Whether the Supreme Court is oblivious to the real world implications of its decisions is an age-old question. Illustratively, Franklin Roosevelt’s supporters used to call the Justices “nine old men” obtusely bent on blocking popular New Deal reforms.
Justice Stephen Breyer once said that “judges are not very good politicians.” That may be true in some cases, although the Justices are usually mindful of the political consequences of their decisions.
The Roberts Court is continuing to dismantle the campaign finance system even though the consequences of Citizens United are clear. Sheldon Adelson, the casino mogul, tellingly spent at least $98 million in the 2012 election cycle. While the Court has not abolished “base limits”—the maximum amount a donor may give to a single candidate—these limits can now be circumvented by donating money to the candidate’s Super PAC. The Justices might put an end to base limits in a future case.

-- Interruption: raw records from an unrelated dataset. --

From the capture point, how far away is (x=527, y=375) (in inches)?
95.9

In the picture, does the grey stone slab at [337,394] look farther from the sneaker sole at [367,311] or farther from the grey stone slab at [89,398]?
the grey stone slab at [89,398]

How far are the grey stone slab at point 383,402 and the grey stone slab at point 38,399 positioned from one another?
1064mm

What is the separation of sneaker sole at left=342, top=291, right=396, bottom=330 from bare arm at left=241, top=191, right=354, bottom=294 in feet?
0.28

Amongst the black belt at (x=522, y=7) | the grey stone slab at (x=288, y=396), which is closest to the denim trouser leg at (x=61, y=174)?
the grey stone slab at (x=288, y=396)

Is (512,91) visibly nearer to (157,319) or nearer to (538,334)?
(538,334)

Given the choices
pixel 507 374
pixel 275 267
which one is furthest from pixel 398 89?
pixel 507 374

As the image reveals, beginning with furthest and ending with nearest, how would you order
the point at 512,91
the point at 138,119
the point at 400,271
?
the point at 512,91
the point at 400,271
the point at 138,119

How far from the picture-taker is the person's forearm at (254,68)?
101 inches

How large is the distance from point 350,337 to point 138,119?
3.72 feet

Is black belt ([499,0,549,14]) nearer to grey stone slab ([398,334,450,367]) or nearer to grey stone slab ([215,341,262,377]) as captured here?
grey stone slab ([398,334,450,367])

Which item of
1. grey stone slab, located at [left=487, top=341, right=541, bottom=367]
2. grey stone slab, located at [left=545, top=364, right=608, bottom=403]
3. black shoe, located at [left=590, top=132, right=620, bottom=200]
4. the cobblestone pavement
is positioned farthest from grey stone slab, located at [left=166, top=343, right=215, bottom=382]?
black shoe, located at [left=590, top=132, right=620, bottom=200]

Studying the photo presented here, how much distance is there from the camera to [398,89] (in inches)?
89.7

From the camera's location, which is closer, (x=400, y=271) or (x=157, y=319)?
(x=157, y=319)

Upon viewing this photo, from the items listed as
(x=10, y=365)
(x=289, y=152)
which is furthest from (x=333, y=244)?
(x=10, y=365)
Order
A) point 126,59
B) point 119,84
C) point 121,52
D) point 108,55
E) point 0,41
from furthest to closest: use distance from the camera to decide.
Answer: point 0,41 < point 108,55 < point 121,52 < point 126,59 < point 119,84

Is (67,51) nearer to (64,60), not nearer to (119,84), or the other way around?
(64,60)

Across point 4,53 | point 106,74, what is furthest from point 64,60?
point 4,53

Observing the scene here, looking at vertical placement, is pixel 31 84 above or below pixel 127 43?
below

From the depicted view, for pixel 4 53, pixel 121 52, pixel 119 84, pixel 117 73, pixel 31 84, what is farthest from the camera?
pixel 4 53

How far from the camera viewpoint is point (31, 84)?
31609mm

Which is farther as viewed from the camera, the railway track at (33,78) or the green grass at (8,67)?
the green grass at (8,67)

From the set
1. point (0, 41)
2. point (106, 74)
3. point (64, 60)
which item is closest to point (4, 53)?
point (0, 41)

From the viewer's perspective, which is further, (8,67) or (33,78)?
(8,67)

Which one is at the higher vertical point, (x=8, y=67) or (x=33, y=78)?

According to the Roberts Court, more “speech,” meaning more campaign donations by corporations or tycoons, makes society more democratic. Its definition of “corruption” is essentially limited to bribery. That is not so much a naïve view as one reflecting a particular ideology. As Roberts recently emphasized in McCutcheon v. Federal Election Commission, it is unacceptable for the government to try to “level the playing field.”
From this angle, equality means allowing all citizens to freely compete by donating as much money as they can to influence politicians. It does not matter if a millionaire can donate more than millions of Americans put together. Under that Orwellian conception of democracy, all citizens are equal but some are more equal than others.
Jouet is a constitutional scholar and human rights lawyer.